From a structural standpoint it is noteworthy that certain modifications have been made in the idea of a cell. To the botanists is due the discovery of the cell, and hence the insistence in early times upon the cell-wall. Animal cells for the most part have no well-marked outer limiting membrane, and so the nucleus came to assume the first importance. Nowadays it is the protoplasm that commands chief attention in the physiological conception of a cell; and with this change of view comes about an alteration in the attitude of physiology towards the cell theory. It is to a study of the physical and chemical properties of protoplasm, rather than to the particular structural features of individual cells, that the modern science addresses itself. In fact, the modern physiological unit is a limited mass of protoplasm, and not an organised cell. Hence the questions of movement, power of responding to stimuli, and nutrition, will be referred to under Protoplasm; a word may, however, be said here with regard to the reproduction of cells.

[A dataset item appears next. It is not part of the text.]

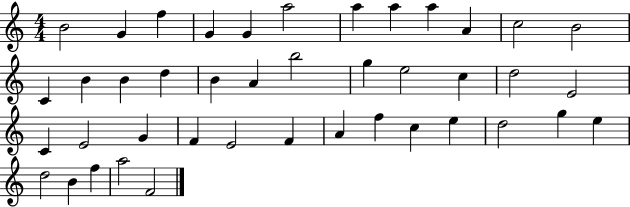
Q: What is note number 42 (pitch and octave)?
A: F4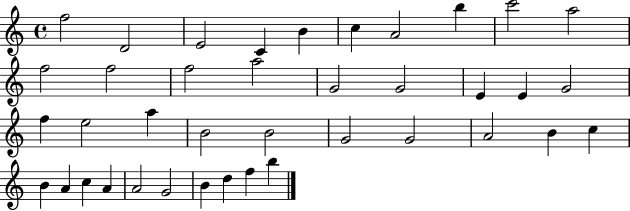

Cells may give rise to new cells by budding off a portion of their substance (gemmation as it is called), by free cell-formation, or by division. The last-named method alone occurs in the human body. This division may be direct or indirect. In direct division no complex nuclear change precedes the splitting up of the cell, in indirect division the change does occur, and to it the terms karyokinesis and karyomitosis, have been applied. To understand what is meant by these terms, it must be premised that the nucleus contains a network of fibrils. These fibrils are coloured by a large number of reagents which leave the inter-fibrillar substance unstained. Hence the name Chromatin is applied to the stain-retaining network, the interstitial substance being called Achromatin. By appropriate treatment of dividing cells it has been shown that cell division is very generally preceded by a complex set of rearrangements of pattern in the nuclear network. To the figures formed by the fibrils, such terms as rosettes, wreaths, spindles, stars, etc., have been applied, and the whole process has been called karyokinesis (karyon, a kernel, nucleus, kinesis, motion; or karyomitosis, mitos, a, fibril). Within the nucleus, rounded bodies, termed nucleoli, can sometimes be seen. Their exact relation to the network is doubtful. Some regard them merely as thickened portions of the fibrils, others as distinct bodies lying free in the interstitial substance. The chemical composition of nuclei has been investigated and a substance called nuclein has been isolated and described.
The "germ plasma," which, according to the theory of Weismann, is transmitted from cell to cell in reproduction, is assumed to be derived from the nucleus. The nucleus doubtless exercises a controlling influence not only over cell-division but also over the nutritive changes which occur in the cell protoplasm.